Three accused in rape trial say texts were ‘exaggeration’ and ‘banter’
Prosecution homes in on discrepancy as accused take the stand
Paddy Jackson arriving at Laganside Magistrates Court on Friday morning. Photograph: Pacemaker
Jackson was up first, and by mid-morning the public gallery, which holds 100, was packed and minor arguments were breaking out over seats. The next day he was followed by Olding, who is accused of oral rape, and on Friday by Blane McIlroy, who is accused of exposure.
Each man’s evidence took up most of a day. In the morning they gave their versions of events to their own counsel. After lunch they were questioned on these accounts by the prosecution.
Regarding the night itself, the three men’s accounts differed little from what they told police, even if that account appeared to contradict that of a co-accused.
The complainant, a 19-year-old Belfast student, alleges she was at a house party in Jackson’s home when she went upstairs to get her handbag. She says Jackson followed her, and pushed her on the bed before raping her.
Olding then allegedly came in and orally raped her. Finally, McIlroy allegedly came in, naked, and said: “You f--ked these guys. Why not me?”
Jackson told the jury it was the woman who followed him upstairs, where they started kissing and she performed oral sex on him consensually. While this was happening Olding came to the door, and Jackson smiled at him. Olding came over and she started performing oral sex on him.
Jackson denied having vaginal intercourse with the woman, and denied trying to put his entire hand inside her, calling it a “revolting” allegation.
Opened the door
Olding gave evidence that when he opened the door he saw the woman on top of Jackson kissing him on the mouth. He said the woman beckoned to him with her hand and he went over.
She started performing oral sex on him while Jackson was at the other end of the bed, he said. Everything was consensual, and no force was used, he said.
Neither man saw McIlroy in the room.
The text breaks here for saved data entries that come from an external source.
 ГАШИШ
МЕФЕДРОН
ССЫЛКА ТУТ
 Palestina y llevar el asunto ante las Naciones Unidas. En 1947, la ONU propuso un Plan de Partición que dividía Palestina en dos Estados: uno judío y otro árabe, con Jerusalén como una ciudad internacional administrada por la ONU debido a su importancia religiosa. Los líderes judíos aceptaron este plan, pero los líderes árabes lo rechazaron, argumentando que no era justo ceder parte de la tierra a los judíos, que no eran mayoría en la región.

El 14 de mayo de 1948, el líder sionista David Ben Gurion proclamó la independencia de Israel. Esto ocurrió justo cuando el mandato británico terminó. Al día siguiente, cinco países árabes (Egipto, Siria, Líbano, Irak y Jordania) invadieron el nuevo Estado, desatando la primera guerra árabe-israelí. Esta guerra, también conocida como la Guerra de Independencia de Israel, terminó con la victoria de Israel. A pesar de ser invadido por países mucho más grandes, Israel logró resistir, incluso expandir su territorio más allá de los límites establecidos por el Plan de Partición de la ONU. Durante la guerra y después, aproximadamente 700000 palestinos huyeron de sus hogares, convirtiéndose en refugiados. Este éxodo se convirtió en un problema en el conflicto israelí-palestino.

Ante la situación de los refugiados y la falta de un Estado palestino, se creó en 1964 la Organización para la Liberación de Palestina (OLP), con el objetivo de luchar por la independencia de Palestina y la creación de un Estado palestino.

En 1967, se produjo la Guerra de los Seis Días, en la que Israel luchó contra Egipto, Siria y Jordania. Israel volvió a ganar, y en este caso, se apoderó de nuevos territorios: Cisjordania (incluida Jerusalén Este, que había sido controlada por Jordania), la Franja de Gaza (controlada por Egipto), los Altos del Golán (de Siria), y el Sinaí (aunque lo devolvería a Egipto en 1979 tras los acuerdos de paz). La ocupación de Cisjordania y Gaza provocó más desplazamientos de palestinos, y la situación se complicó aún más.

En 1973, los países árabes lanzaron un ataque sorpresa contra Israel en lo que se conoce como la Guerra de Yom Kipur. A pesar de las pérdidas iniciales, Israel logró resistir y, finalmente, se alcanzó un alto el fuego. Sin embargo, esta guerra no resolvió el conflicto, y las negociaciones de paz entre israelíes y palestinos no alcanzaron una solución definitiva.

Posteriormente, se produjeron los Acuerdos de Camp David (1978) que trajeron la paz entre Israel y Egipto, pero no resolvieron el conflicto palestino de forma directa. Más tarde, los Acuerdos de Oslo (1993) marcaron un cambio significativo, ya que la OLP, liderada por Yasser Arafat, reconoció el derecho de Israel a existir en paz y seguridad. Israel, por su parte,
On Friday McIlroy insisted he was in the room; he opened the door to find Jackson and the woman lying naked on the bed. He went in, kissed the woman and she performed oral sex on him.
The prosecution homed in on this discrepancy. Toby Hedworth QC put it to all three men that they met up for lunch in the hours after the alleged rape to concoct a story in case they were interviewed by police.
McIlroy and their friend Rory Harrison, who is accused of perverting the course of justice, knew there could be trouble as the woman had told Harrison “what happened last night wasn’t consensual”. Harrison had dropped the woman home after the alleged rape, and texted McIlroy that she was “in hysterics”.
Yet McIlroy told the jury he never mentioned this to Jackson and Olding at lunch that day in Soul Food Cafe. He said this was because he didn’t take Harrison’s warning seriously as the woman seemed fine when she was leaving. All three men said they didn’t talk about the woman at lunch.
Mr Hedworth called this a ridiculous lie. He suggested the purpose of the lunch was for them to get their stories straight.
The reason McIlroy told the police a story which doesn’t chime with the others was because he “got his lines wrong,” counsel said; he gave Olding’s version of events instead of his own. This was rejected by McIlroy.
The men’s appearance in the witness box also allowed counsel to ask them about the texts they sent the next day boasting about sexual activity. Much of the cross-examination centred on the meaning of the word “spit-roast” which was used by Olding and Jackson in texts (McIlroy also sent a text saying he “roasted” a woman with Jackson).
Mr Hedworth suggested the term specifically means two men penetrating a woman, one orally and one vaginally. Both Jackson and Olding said it could mean that, but it could also mean any sexual activity involving two men and a woman.
All three accused said they were embarrassed by the texts they sent, explaining them variously as “exaggeration”, “nonsense” and “banter.”
In unusually blunt terms, defence counsel Brendan Kelly QC suggested this was typical behaviour for McIlroy, who is known as someone who “talks shite.” McIlroy agreed.
“We were just egging each other,” Mr Jackson said. “It doesn’t really mean anything. It’s just stupid behaviour.”
The evidence stage of the trial is nearly complete, and the jury will likely start hearing closing speeches next week.
As the trial is well behind schedule, the jurors have agreed to sit on Saturday until 12.30pm, when they will learn if Harrison intends to take the stand. Court staff are expecting a queue for seats in the gallery.